**Brief A:** In the post about England's empire, England's navy became greater than which country's navy only after a famous battle?
**Brief B:** List every quality that the post about England's empire attributes to the Scandinavians.
**Brief C:** Write out the part of the post about England's empire that begins at the words "1. A great navy, but" and stops after "did so well.".

**Passage to read:**
----

Every other nation in Europe has a "hat" of sorts.

France was always the most cultured one. The Scandinavians were sea-faring, tough, strong, and hardy. The Germans were well-trained, disciplined, and pragmatically minded. The Italians were scientifically and aesthetically minded, and had great financial sense. The Spanish and Portuguese had their great fleets, navies, seafarers and explorers, and great cavalry from the Iberian plains, not to mention religious fervor. The Byzantines and Ottomans had a thousand years of tradition, a multi-ethnic, multi-cultural, and multi-religious realm, and an administration nobody else could match. The Dutch were the greatest merchants around, with a decent navy to boot.

Yet, the only thing I can think England has are two things:

1. A great navy, but only greater than Spain's after the famous battle that sunk the latter's.

2. Welsh Longbowmen, who aren't even technically English, and even then once muskets came into widespread usage, they sort of became a moot point.

So... How exactly were the English people capable of forging the greatest empire the world has ever seen? Sure, they entered the Industrial Revolution first, but even before they had a substantial empire, and even then, what made them able to reach the point of industrialization before other Europeans?

The English have just always seemed like, I dunno, a bland race of people to me. Nothing truly special about them. So I just don't understand how they did so well.

I was hoping somebody could enlighten me on this point.

----

(Data entries)
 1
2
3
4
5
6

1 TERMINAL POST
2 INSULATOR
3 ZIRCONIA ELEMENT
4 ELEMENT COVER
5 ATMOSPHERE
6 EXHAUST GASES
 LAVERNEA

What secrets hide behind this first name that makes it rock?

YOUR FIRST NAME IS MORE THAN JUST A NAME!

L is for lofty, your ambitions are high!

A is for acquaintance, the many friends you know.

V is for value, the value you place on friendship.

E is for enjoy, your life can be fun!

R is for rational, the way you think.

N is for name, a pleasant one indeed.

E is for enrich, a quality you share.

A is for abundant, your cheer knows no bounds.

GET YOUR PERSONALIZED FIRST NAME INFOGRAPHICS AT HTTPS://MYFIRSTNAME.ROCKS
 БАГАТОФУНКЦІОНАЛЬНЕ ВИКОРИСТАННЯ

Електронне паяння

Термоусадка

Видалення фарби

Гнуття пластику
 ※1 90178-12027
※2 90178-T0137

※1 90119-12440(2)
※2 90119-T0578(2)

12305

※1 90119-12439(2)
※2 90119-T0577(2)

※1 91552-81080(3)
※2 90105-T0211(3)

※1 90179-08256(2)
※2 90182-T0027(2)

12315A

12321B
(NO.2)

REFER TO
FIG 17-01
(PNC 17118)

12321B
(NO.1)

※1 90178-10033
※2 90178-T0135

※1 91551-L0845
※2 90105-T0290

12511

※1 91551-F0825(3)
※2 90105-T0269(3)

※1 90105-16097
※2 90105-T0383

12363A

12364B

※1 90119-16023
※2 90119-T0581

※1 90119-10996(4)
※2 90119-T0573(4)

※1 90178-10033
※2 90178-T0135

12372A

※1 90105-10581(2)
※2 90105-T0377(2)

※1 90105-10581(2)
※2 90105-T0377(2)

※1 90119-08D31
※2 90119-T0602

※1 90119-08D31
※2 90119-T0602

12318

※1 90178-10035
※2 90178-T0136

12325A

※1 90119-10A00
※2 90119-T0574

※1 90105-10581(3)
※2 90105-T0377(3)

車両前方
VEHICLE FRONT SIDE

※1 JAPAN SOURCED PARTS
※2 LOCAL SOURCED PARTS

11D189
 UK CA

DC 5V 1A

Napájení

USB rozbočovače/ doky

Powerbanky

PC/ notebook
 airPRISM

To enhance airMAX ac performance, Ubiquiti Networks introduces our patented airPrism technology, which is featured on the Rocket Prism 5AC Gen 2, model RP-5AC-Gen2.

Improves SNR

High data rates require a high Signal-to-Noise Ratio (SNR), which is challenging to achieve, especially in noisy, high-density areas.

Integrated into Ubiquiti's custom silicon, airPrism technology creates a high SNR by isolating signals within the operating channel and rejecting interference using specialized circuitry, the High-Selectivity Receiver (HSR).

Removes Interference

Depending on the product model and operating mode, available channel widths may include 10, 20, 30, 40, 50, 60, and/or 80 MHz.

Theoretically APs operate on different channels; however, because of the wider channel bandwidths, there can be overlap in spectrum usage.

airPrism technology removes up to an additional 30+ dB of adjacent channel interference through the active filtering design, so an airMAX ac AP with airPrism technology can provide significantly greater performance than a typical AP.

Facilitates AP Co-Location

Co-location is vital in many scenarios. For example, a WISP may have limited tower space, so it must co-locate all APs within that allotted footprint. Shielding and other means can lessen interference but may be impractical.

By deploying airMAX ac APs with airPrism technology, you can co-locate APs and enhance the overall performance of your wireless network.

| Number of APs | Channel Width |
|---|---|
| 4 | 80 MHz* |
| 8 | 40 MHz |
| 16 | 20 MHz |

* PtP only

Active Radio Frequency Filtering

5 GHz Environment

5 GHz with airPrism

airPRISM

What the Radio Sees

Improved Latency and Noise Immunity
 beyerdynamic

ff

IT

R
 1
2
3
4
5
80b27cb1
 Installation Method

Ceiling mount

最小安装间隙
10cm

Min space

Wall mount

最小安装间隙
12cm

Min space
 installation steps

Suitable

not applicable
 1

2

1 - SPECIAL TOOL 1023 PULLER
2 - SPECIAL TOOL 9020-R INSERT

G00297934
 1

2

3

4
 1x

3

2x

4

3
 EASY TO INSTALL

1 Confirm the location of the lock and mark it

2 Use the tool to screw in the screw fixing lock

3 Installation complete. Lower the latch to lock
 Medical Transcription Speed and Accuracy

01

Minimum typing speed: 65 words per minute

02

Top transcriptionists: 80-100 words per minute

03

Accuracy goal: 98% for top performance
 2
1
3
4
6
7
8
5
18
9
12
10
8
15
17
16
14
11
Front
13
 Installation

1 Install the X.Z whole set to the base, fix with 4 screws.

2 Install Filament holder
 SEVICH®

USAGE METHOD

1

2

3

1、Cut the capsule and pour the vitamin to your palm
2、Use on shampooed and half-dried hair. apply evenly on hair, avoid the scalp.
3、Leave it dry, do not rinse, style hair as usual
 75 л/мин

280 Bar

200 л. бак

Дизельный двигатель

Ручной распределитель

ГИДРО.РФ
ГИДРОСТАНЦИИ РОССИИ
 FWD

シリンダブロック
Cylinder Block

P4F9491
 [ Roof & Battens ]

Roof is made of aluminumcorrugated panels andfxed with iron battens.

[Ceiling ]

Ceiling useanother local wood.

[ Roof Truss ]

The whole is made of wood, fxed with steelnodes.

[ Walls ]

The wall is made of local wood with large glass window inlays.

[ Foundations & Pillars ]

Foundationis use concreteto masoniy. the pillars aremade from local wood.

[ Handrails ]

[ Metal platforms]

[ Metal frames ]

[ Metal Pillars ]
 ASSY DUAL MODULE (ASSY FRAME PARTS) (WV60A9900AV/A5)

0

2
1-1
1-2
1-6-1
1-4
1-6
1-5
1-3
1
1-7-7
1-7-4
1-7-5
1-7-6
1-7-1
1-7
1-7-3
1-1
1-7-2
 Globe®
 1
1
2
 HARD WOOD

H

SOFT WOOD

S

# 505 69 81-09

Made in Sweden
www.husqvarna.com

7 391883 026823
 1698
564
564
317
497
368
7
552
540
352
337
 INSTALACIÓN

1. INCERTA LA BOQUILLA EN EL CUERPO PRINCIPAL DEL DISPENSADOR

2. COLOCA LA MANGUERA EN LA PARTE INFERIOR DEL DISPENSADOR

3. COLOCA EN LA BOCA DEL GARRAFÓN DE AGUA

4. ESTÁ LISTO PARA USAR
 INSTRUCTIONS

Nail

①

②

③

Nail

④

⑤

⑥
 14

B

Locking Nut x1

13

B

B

----

**Answer section A:** Spain's

**Answer section B:** Sea-faring, tough, strong, and hardy

**Answer section C:**
1. A great navy, but only greater than Spain's after the famous battle that sunk the latter's.

2. Welsh Longbowmen, who aren't even technically English, and even then once muskets came into widespread usage, they sort of became a moot point.

So... How exactly were the English people capable of forging the greatest empire the world has ever seen? Sure, they entered the Industrial Revolution first, but even before they had a substantial empire, and even then, what made them able to reach the point of industrialization before other Europeans?

The English have just always seemed like, I dunno, a bland race of people to me. Nothing truly special about them. So I just don't understand how they did so well.